JAUNDICED EYE
They are “special cases”, every one of them. Every week they shuffle through the parliamentary committees and into the media spotlight, each one in turn wheedling for more.
Every ministry, every state agency, every over-staffed and under-performing creation of a government whose strongest raison d’être is the creation of jobs for pals and sinecures for cadres. They’re all there, plucking at the taxpayer sleeve, demanding more dosh, failing which the sky will fall and the Republic will be ruined.
This week it was the turns of the public broadcaster (SABC) and the Council for Conciliation, Mediation and Arbitration (CCMA). Both are in dire straits. The fans of both insist that if they are not bailed out, the world as we know it will crumble.

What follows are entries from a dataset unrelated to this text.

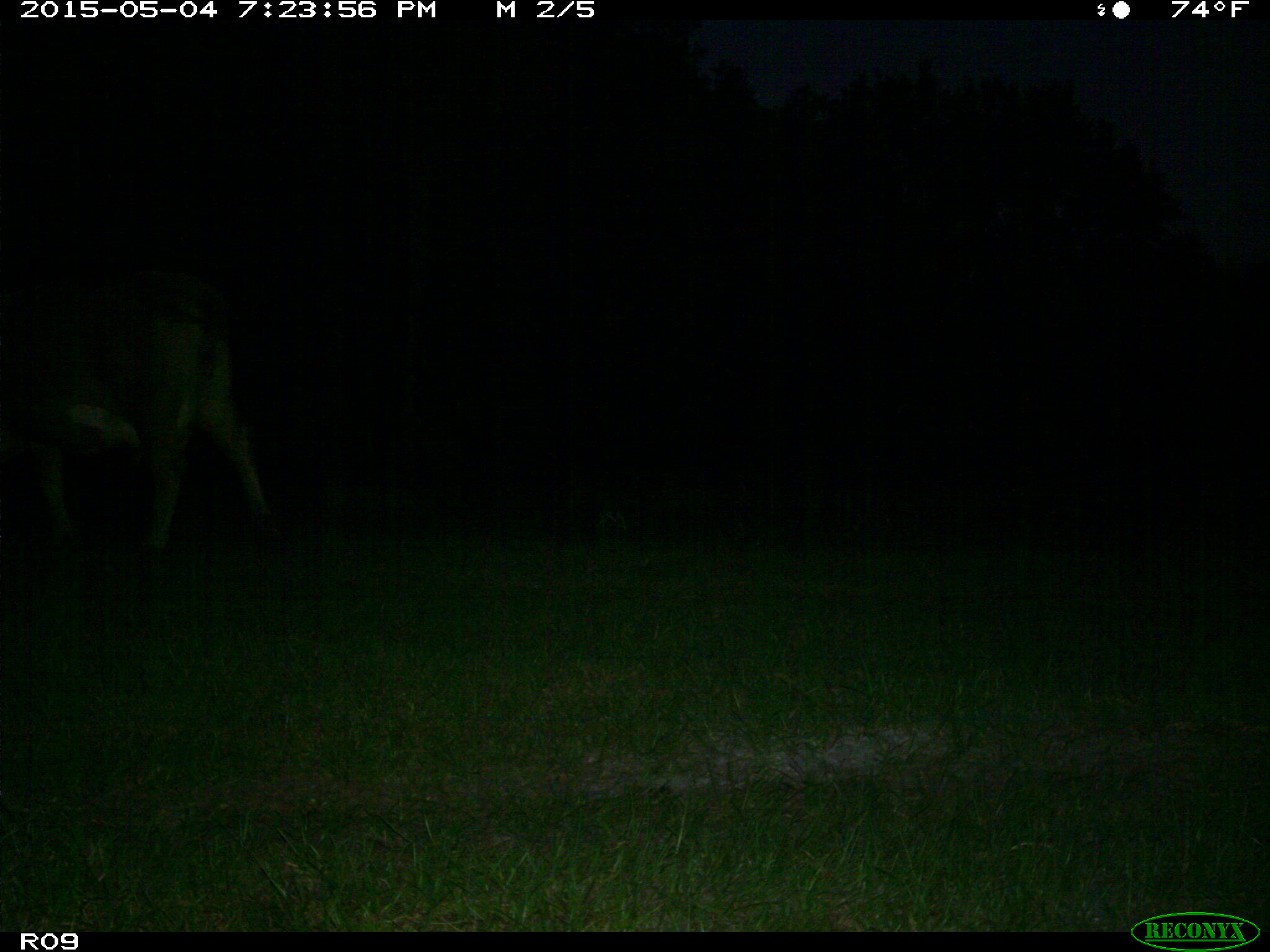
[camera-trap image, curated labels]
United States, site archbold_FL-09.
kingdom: Animalia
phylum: Chordata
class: Mammalia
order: Artiodactyla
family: Bovidae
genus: Bos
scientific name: Bos taurus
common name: domestic cow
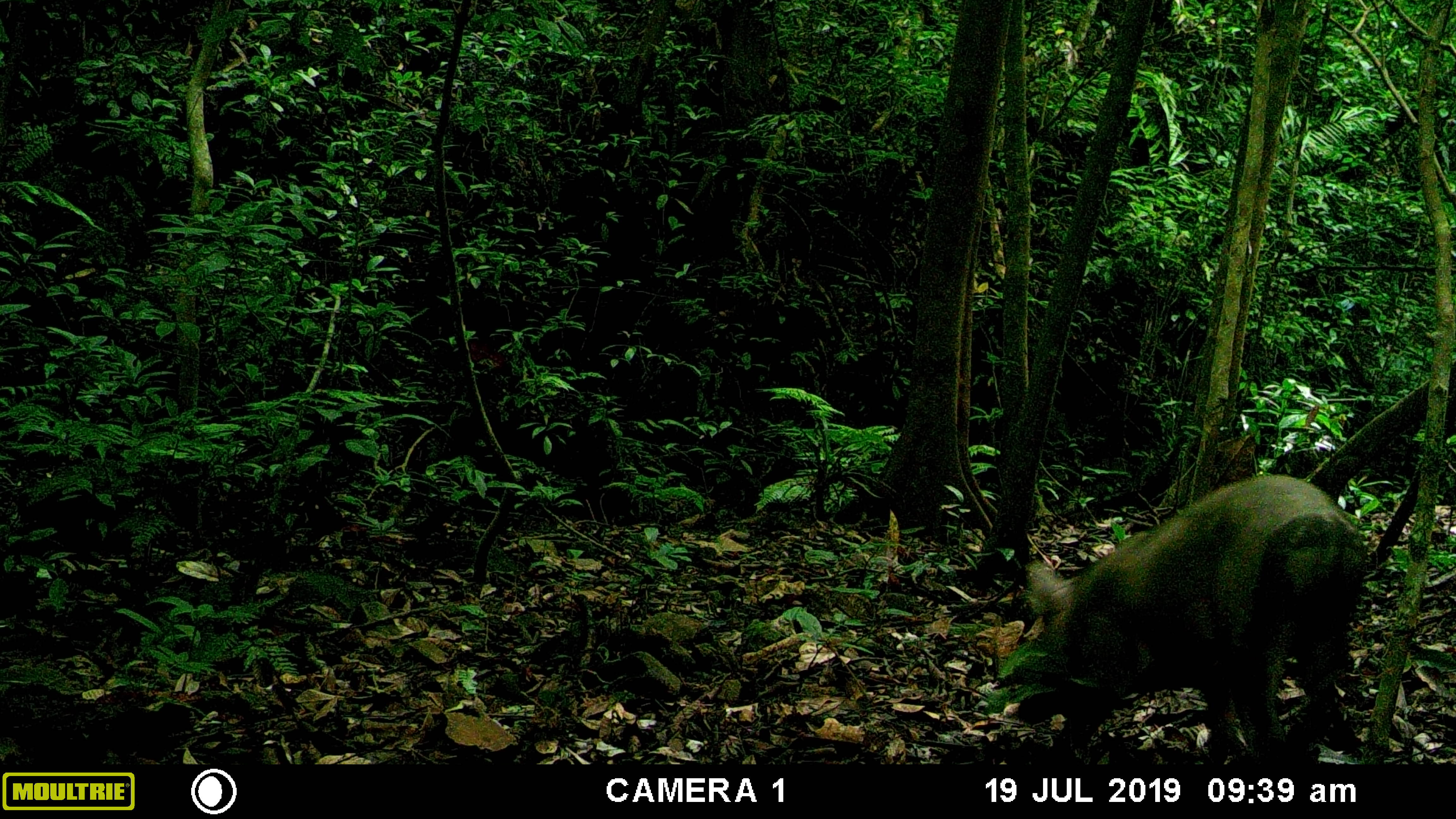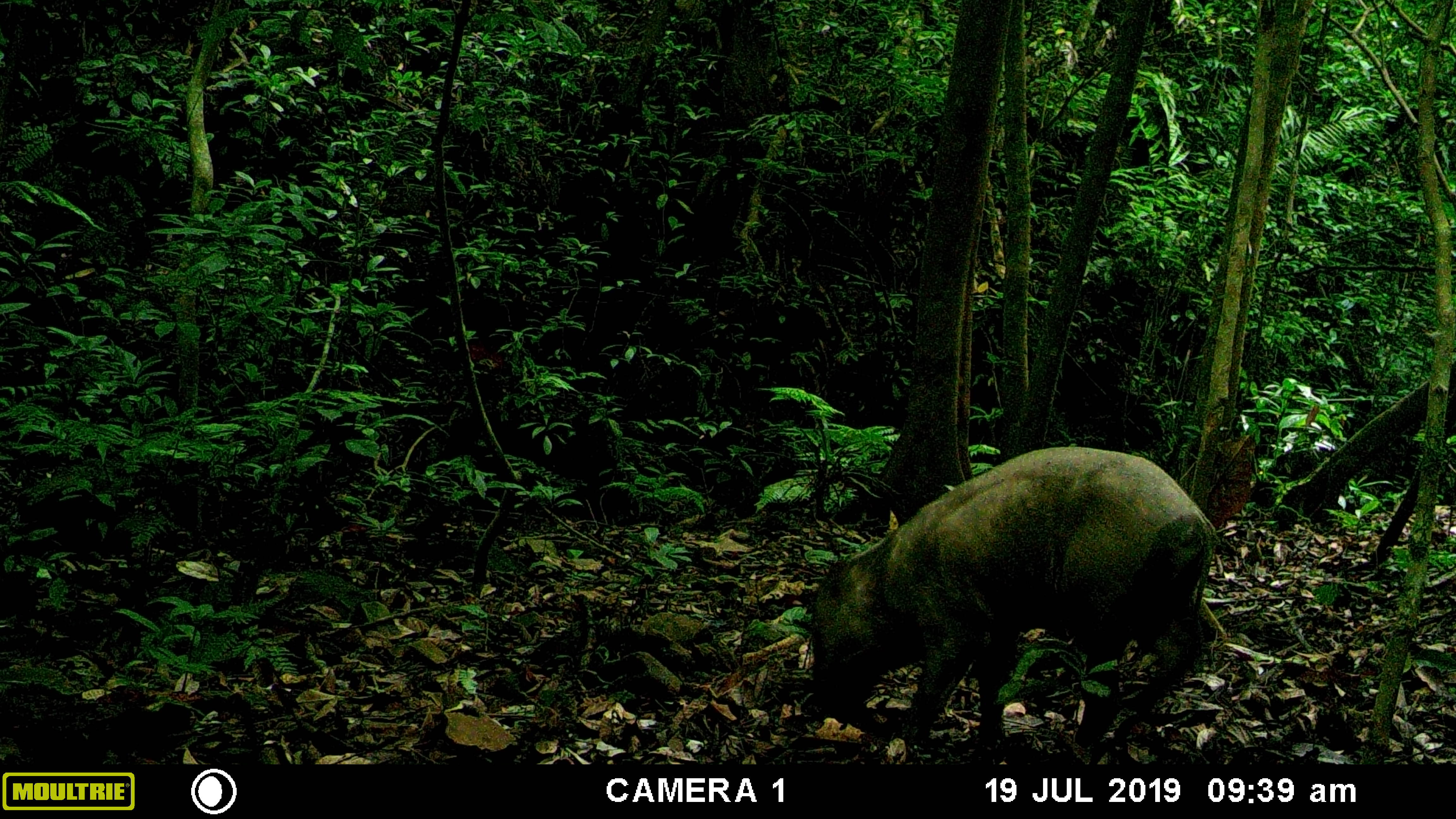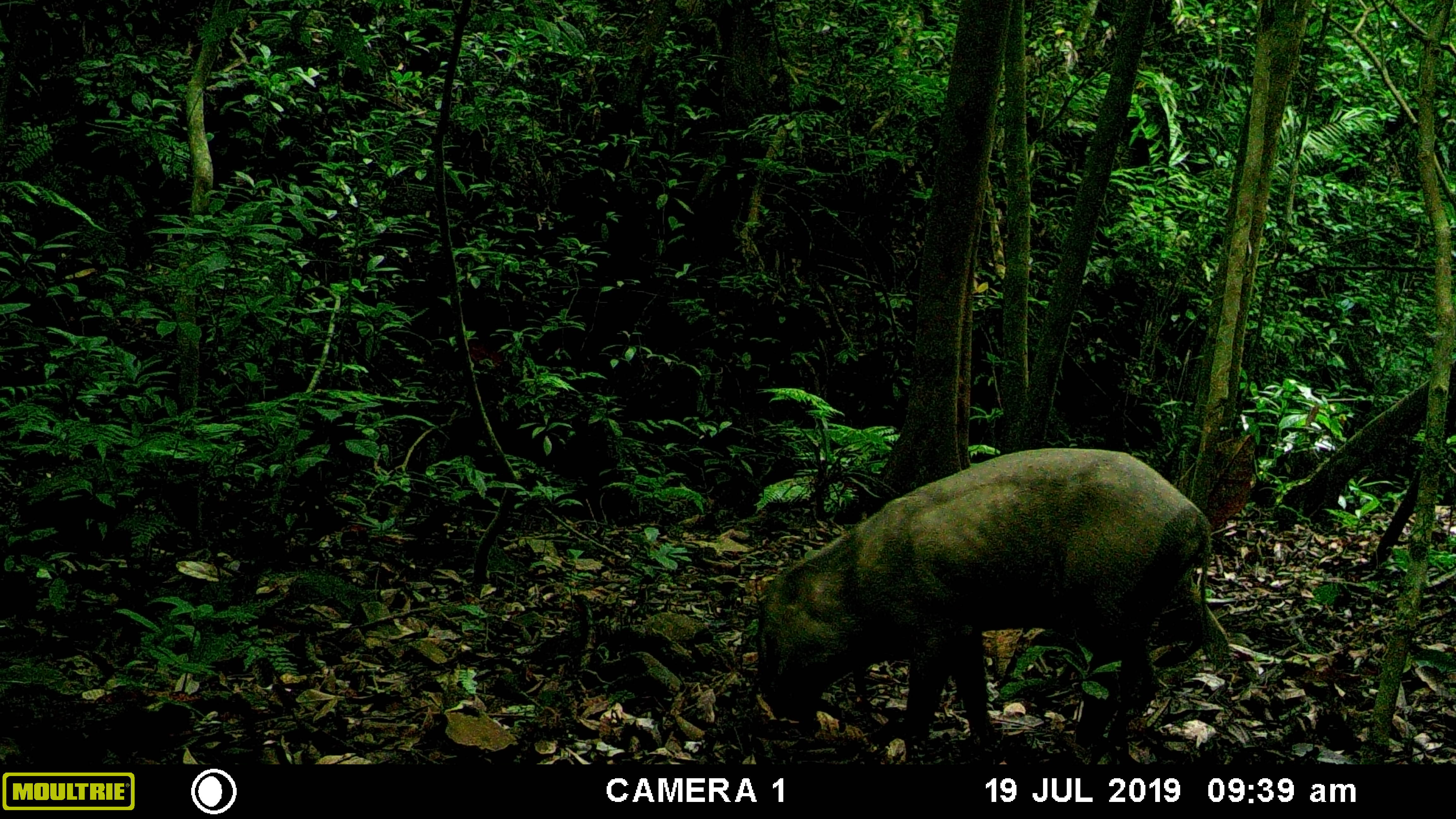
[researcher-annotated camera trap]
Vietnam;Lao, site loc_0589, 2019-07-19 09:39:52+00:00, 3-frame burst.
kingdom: Animalia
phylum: Chordata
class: Mammalia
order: Artiodactyla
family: Suidae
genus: Sus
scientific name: Sus scrofa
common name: eurasian wild pig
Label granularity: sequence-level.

The SABC has been limping from bailout to bailout for half a dozen years. In 2018/19, it had a deficit of R444m and got a R3.2bn bailout. This past financial year it lost R511m and is on track to a R1.2bn loss in 2021.
Almost 50% of the SABC’s revenue is spent on its 3,000 employees, who are paid (I hesitate to use the word earn) R3bn a year. That staggering wage bill — a million bucks a year per person — is around four times what the equivalent private sector worker earns annually. It’s also more than two-and-a-half times the R393,000 average annual public service salary.